Après
un convoyage dans la pétole depuis Cherbourg, Lion arrive à Cowes
le vendredi 12 mai à 17 heures, deux heures avant le départ. A peine
le temps de réparer un winch et de faire une razzia chez le " Fish
& Chips " local, et Lion prend le départ à 19 heures.
La
flotte, composée de 53 bateaux, descend le Solent vers le passage
des Needles avec le courant, par un vent de force 2 à 3. Lion se
comporte bien au louvoyage, prend assez rapidement la tête de la
classe 3 et prend le dessus sur quelques classe 2.
A la tombée de la nuit, les Needles offrent un spectacle superbe,
avec les 50 bateaux se croisant dans ce passage étroit, ce qui donne
lieu à quelques jolis duels au contact.
Après
les Needles, la flotte met le cap sur la bouée DZ(b), à 20 nautiques
dans le sud-ouest. L'option au vent de la flotte que choisit Lion
se révèle payante et Lion grignote petit à petit ses adversaires
sous le vent.
Malheureusement, le vent tombe et la flotte s'immobilise. Avec la
renverse de courant, tout espoir d'atteindre la bouée avant le jour
s'évanouit.
Lion mettra finalement une nuit complète pour virer la DZ(b), qui
n'est franchie (de justesse) qu'en milieu de matinée.
La pétole demeure bien installée sur la Manche et, alors que Lion
aborde le rail des cargos, la brume se met de la partie. La nuit
aura été très désagréable, à bouchonner dans le rail, non manœuvrant,
avec une visi de 20 mètres. Les ingénieurs du bord se livrent à
un rapide calcul : quand on voit le cargo, on dispose de 6 secondes
pour se mettre en dehors de sa route. C'est faible avec une vitesse
surface de 2 nœuds.
Il
y a trois stades dans la détection des cargos par ce temps. Premier
stade, on entend sa corne de brume. Là, pas de stress, il est loin.
Deuxième stade, on entend ses machines. Là, la tension monte d'un
cran et l'ambiance à bord s'en trouve d'un coup moins guillerette.

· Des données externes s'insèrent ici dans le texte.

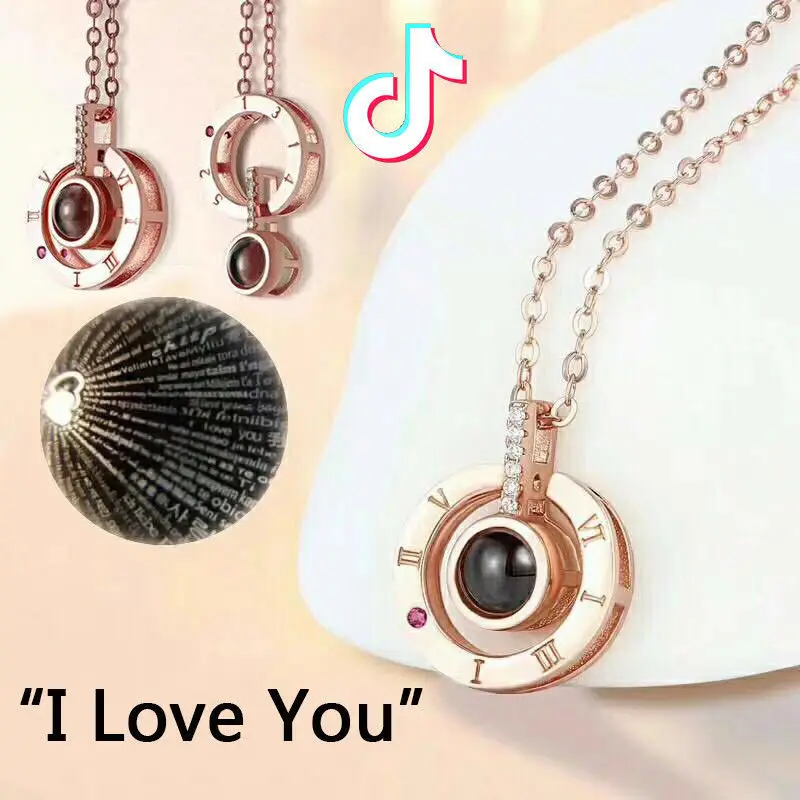 Ожерелье с подвеской I Love You на 100 языках|Подвески| |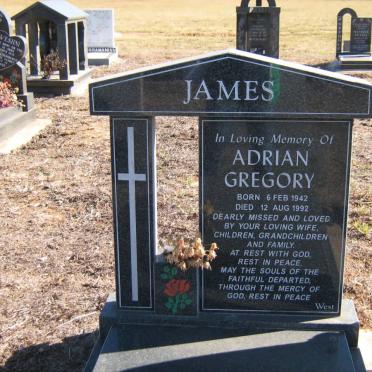 JAMES Adrian Gregory 1942-1992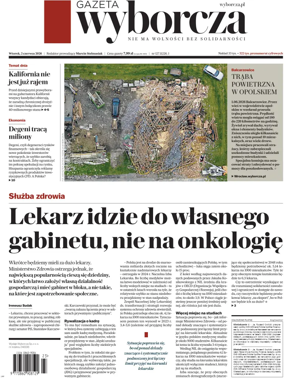 Cover of Gazeta Wyborcza Stoleczna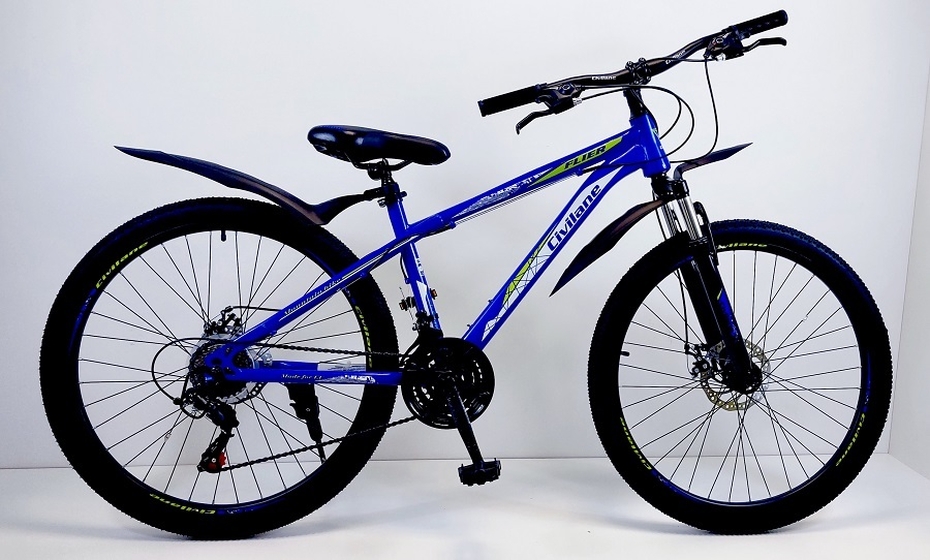 Велосипед 26" ТМ Civilane, FLIER DISC,  рама  15" BLUE/GREEN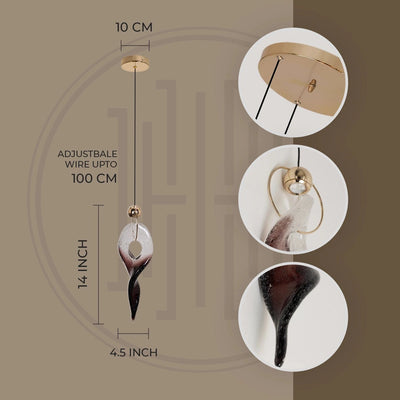 Crystal Flame Pendant Chandelier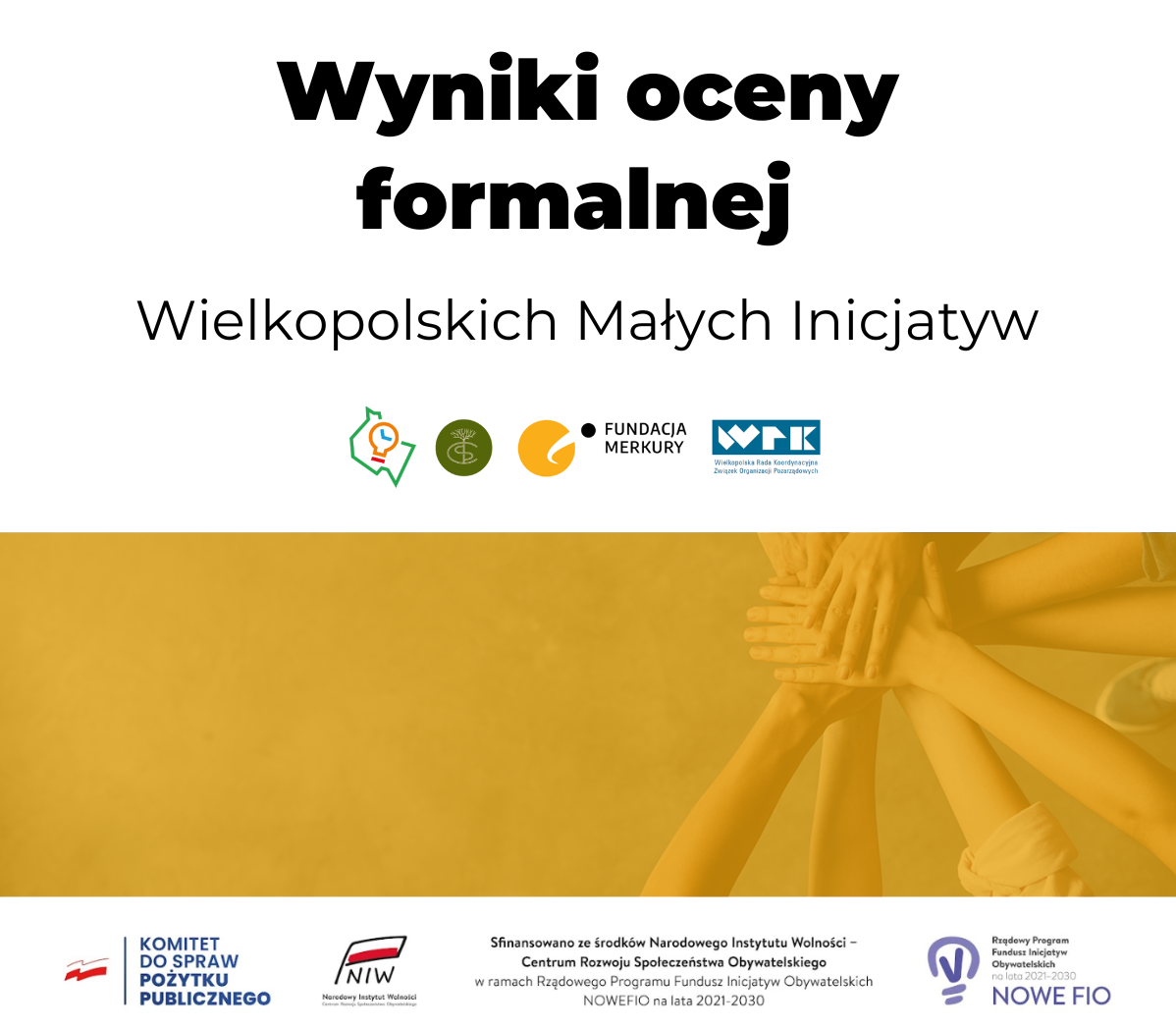 Ocena formalna wniosków – nabór I 2026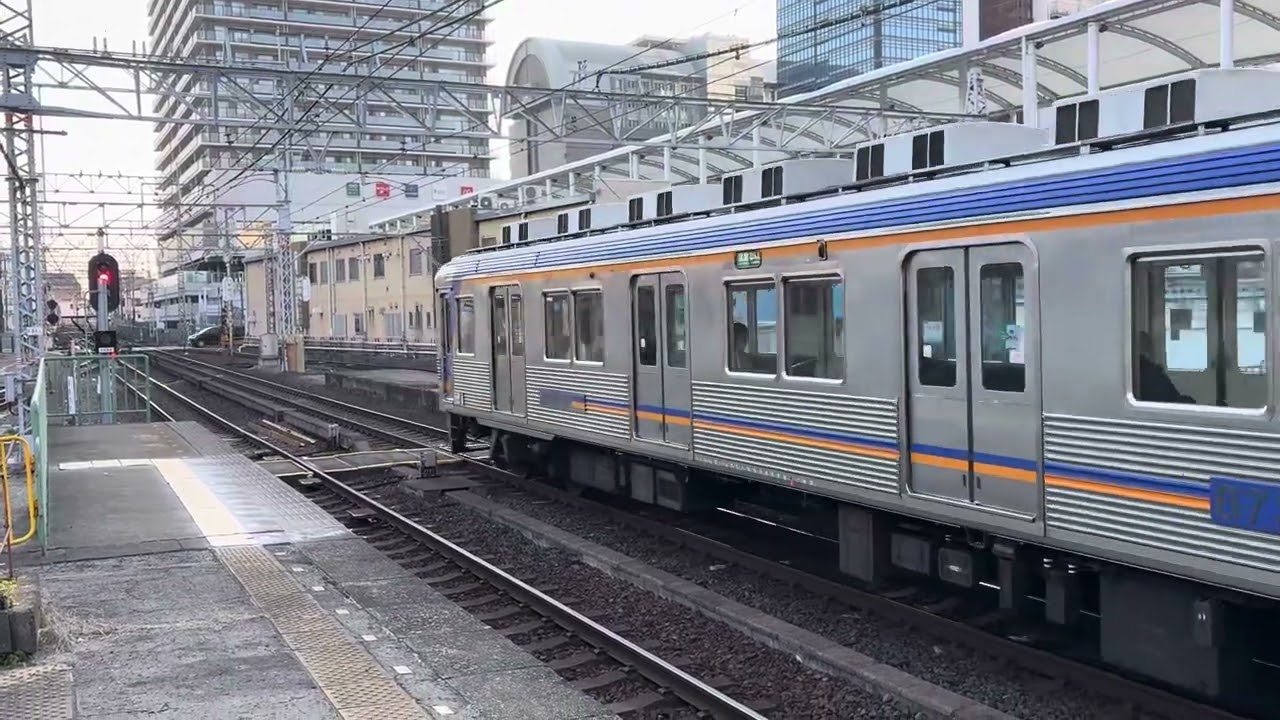 南海6311F+6335F SB区急なんば行き堺東駅到着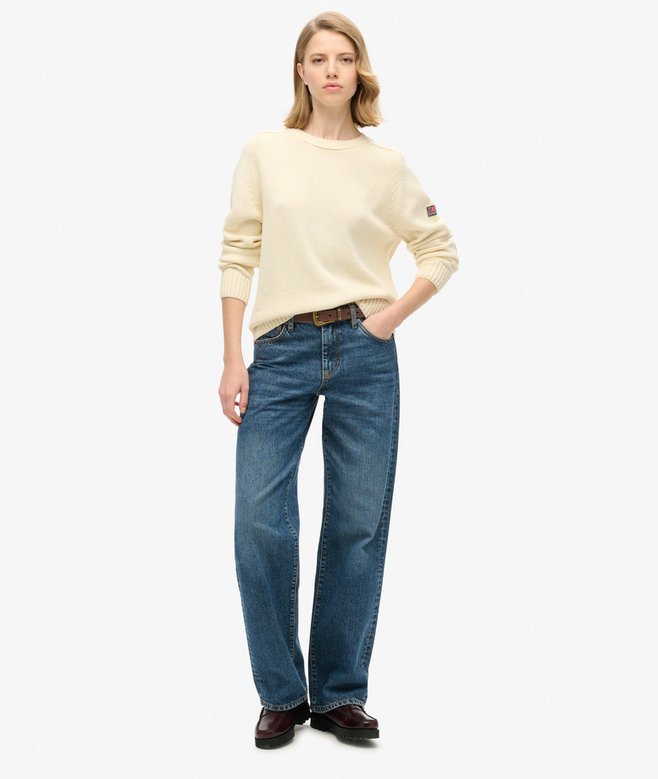 Superdry Slouchy Knitted Crew Jumper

Troisième stade, on entend sa vague d'étrave et le barattement de
l'hélice, on ressent les vibration de la corne de brume dans la
coque (en carbone, rappelons-le). Là, ça fait vraiment peur. Heureusement,
il n'y en a qu'un seul qui nous a fait ce coup là.
La VHF du bord est mise à profit pour prévenir les épouses et petites
amies diverses que non, finalement, nous ne serons pas à Paris pour
le déjeuner dominical. Merci au CROSS Jobourg qui a bien voulu transmettre
les différents messages.
L'opération
VHF a eu un autre intérêt, c'est que le CROSS nous a demandé notre
position. Un autre voilier, qui veillait la VHF, a relevé cette
position et a constaté avec dégoût qu'il était 20 nautiques derrière,
ce qui l'a conduit à abandonner. On avait donné notre vraie position,
mais il faut bien admettre que ça donne des idées…
En fin de nuit, le vent revient et nous progressons plus rapidement
sur Aurigny. A l'approche de la ligne d'arrivée, nous croisons Lance
L'eau (classe 2) qui repart directement sur Le Havre après avoir
lui-même franchi la ligne. Echange de coups de corne de brume dans
un premier temps, puis de saluts plus civilisés par la suite, après
s'être mutuellement identifiés dans la purée de pois.
Nous ne sommes pas tout à fait au bout de nos peines, puisqu'à 0,4
nautique de la ligne, le courant commence à nous dépaler vers l'Ouest,
dans un vent de nouveau molissant. Il nous faudra une heure pour
revenir sur la ligne, en rasant la côte par une brume épaisse pour
trouver des contre-courants (un grand merci à Monsieur William Jefferson
Clinton, dit Bill, qui a eu la bonne idée d'arrêter de brouiller
les GPS la semaine précédente).
Lion franchit la ligne à 5 heures 38, le dimanche matin, après 34
heures 28 de course pour parcourir 85 nautiques. Ca n'est pas précisément
un record, mais cela permet à Lion d'être le seul classe 3 à terminer
la course, ce qui lui vaut le David Maufe Salver (très jolie assiette
en argent).
L'escale
à Aurigny, avant de repartir sur Cherbourg, fut fort sympathique
(full English breakfast au pub, seau d'araignées donné par un pécheur…),
mais c'est une autre histoire.
Résultat : 1er de la classe 3 (IRC 3), 17ème toutes classes
(IRC Overal).
Coupe : David Maufe Salver (vainqueur IRC 3)
L'équipage : Guillaume Donval, Stanislas Martin, Eric Martin,
Alexis Loison, Ivan Best, Claude Schwab, Hervé Béraud.